My favorite opposite muscle group supersets-

Traps / Shoulders- DB shrugs / Upright rows 

Back / Chest- BB rows / Flat bench

Bicep / Tricep- Seated DB hammers / JM press

Forearms- DB wrist curls / Reverse DB wrist curls

Hammies / Quad- Good Mornings / Squats (GM done light as a stretching 
movement)

Calves- Seated raises / seated reverse raises

What are your favorites?

HDH


----------



## Christosterone (Oct 30, 2012)

I run between bench and pull-ups, tri extensions and curls, leg extensions and flexions. Back to back


----------



## PillarofBalance (Oct 30, 2012)

Bi to tri!! Although nothin makes you feel as jacked as chest and back.


----------



## losieloos (Oct 30, 2012)

I like to keep it straight forward.


----------



## Tilltheend (Oct 30, 2012)

Chest and back its a great pump.


----------



## NbleSavage (Oct 30, 2012)

I 2nd chest and back supersets. EPIC pump. Bench press (any variety) and supported rows are my favorite pairing.
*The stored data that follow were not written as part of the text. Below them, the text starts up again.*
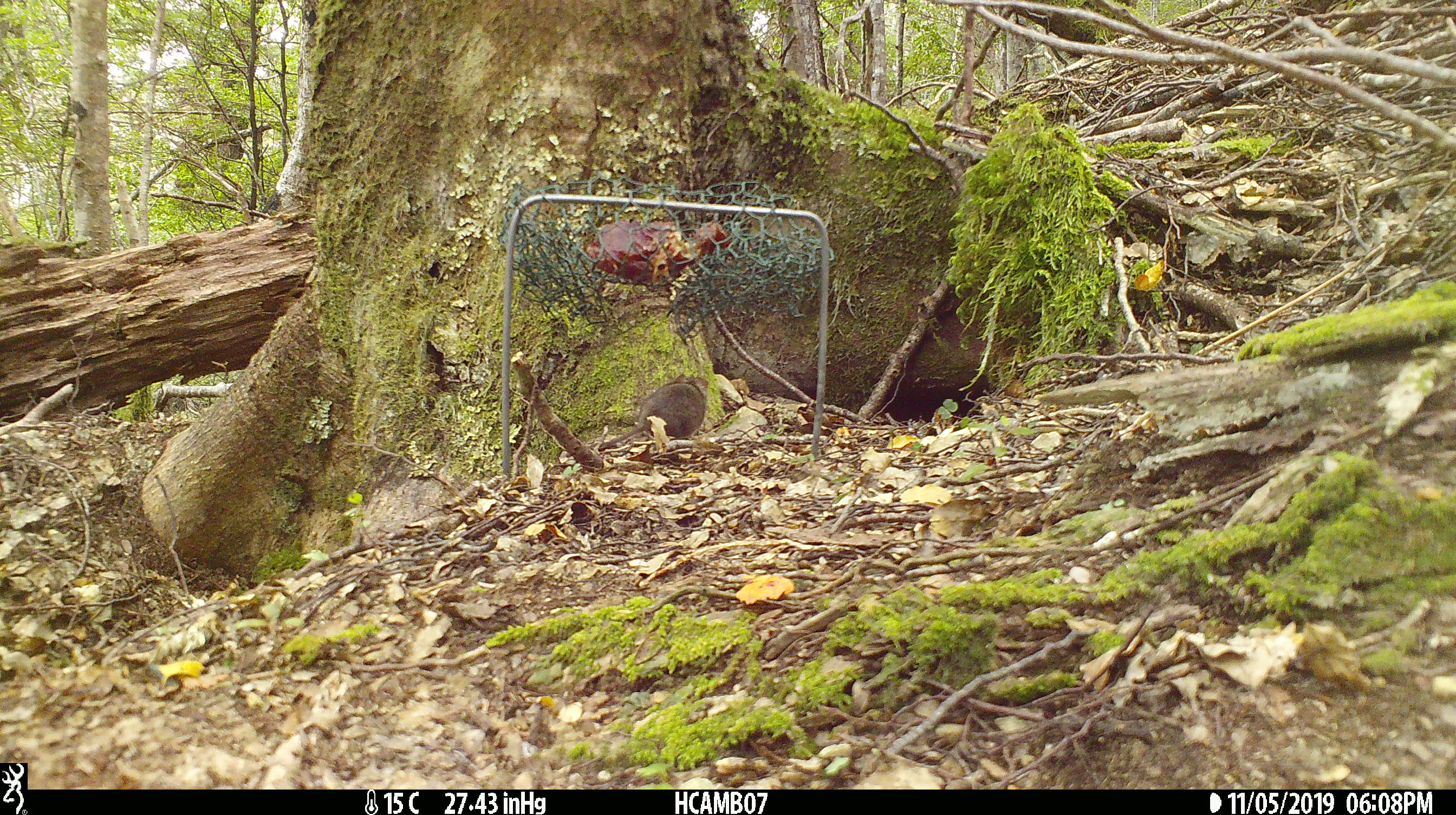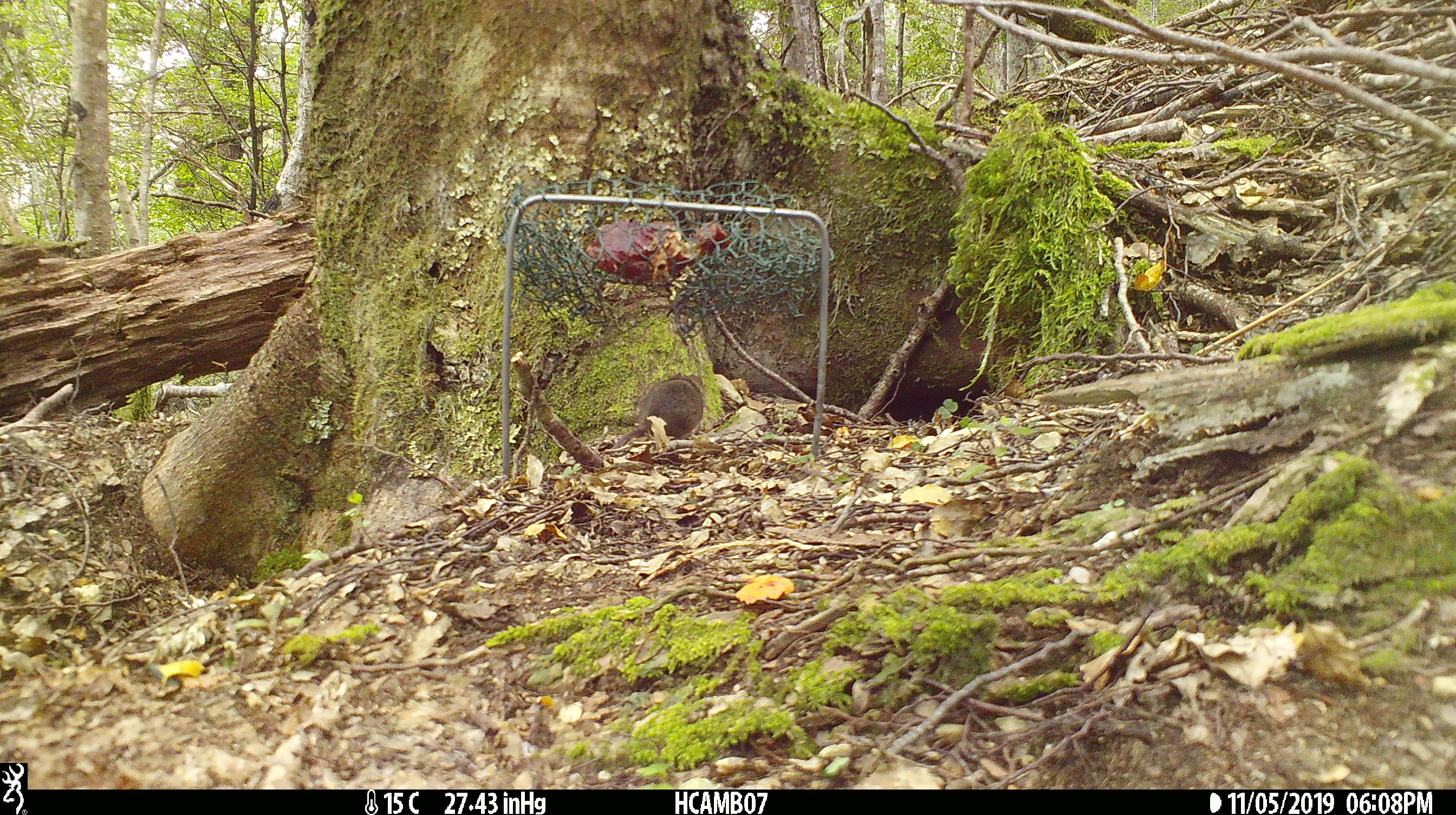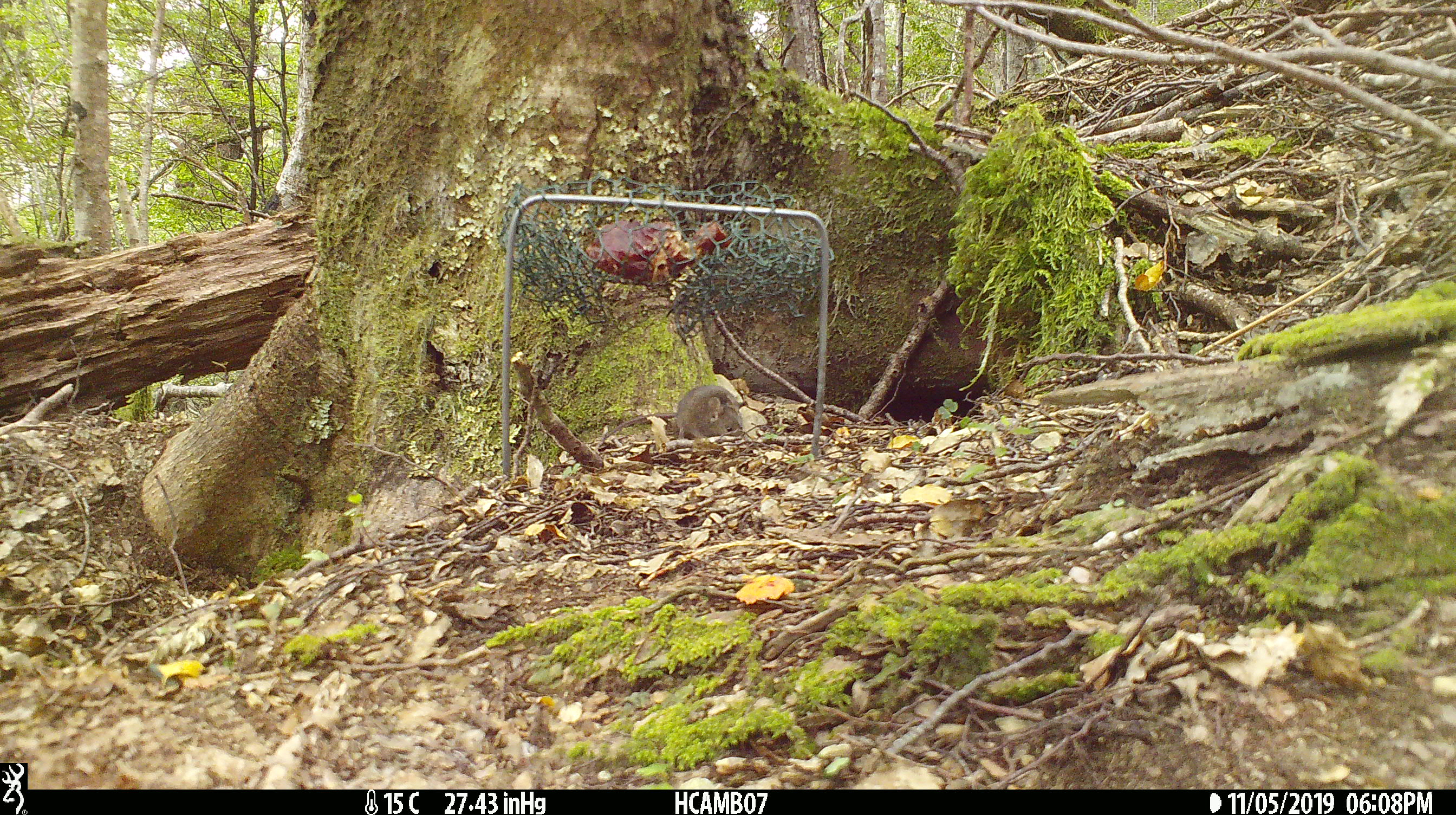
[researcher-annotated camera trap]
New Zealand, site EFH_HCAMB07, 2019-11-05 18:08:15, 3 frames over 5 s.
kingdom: Animalia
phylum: Chordata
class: Mammalia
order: Rodentia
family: Muridae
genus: Mus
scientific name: Mus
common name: mouse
Mouse (Mus).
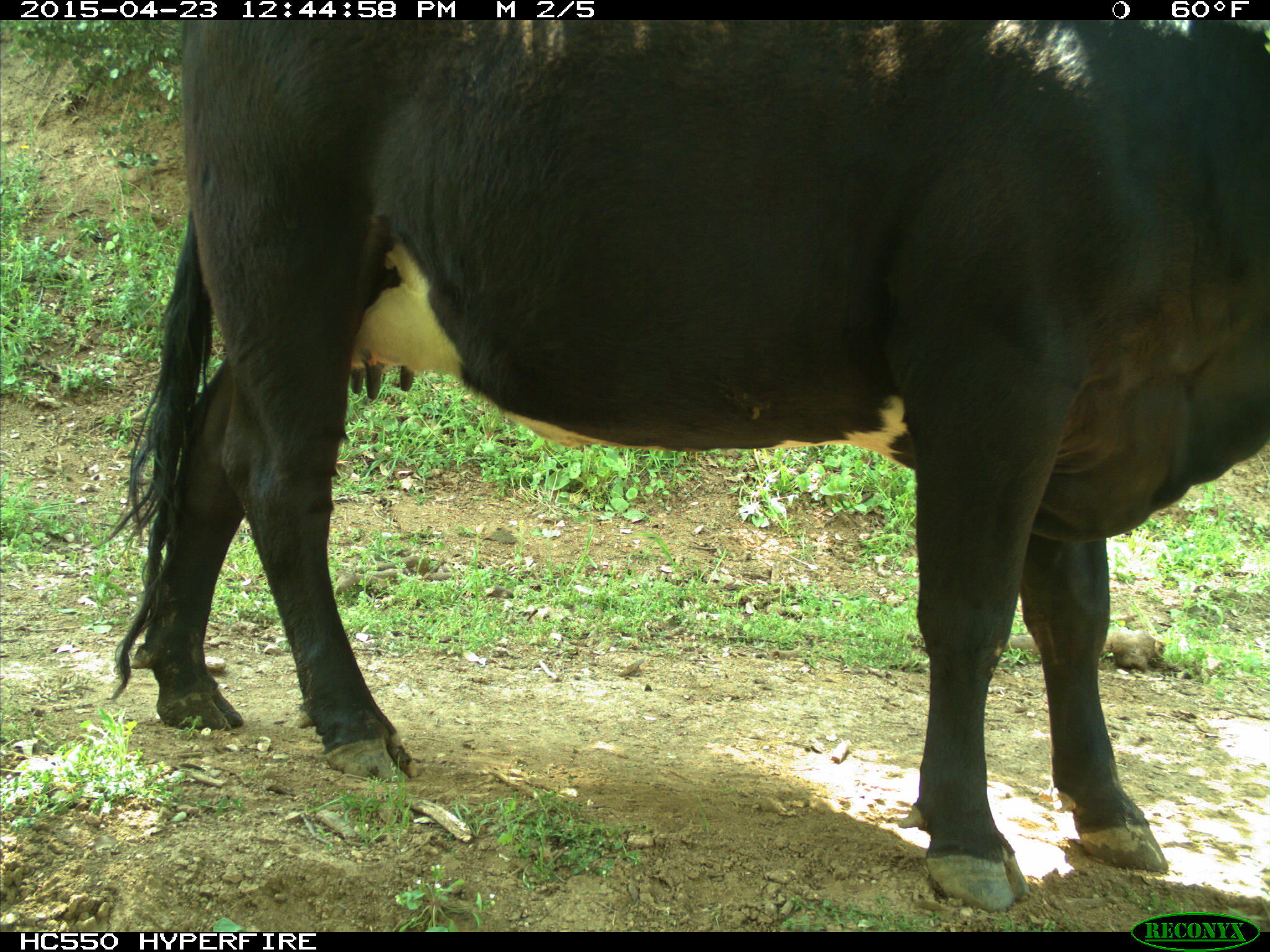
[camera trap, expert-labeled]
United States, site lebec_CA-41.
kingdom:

For legs, I like hamstring curls and hack squats (quad dominant) as a finisher.


----------



## gymrat827 (Oct 31, 2012)

tri/bi....

my gym is too crowded for anything else.


----------



## Christosterone (Oct 31, 2012)

For rehab, been doing lunges and hamstrings


----------



## HDH (Nov 2, 2012)

I don't do the supersets like I used to. Usually, if something happens and I miss a workout (rare), I'll arrange it to put the opposites together so I don't miss training a group or getting behind on my schedule.

HDH


----------



## Hollywood72 (Nov 2, 2012)

I've always done push days and pull days. 

Always thought it wasn't as good to mix push and pulls.


----------



## HDH (Nov 2, 2012)

Hollywood72 said:


> I've always done push days and pull days.
> 
> Always thought it wasn't as good to mix push and pulls.



Give it a try sometime. You might like it  

HDH


----------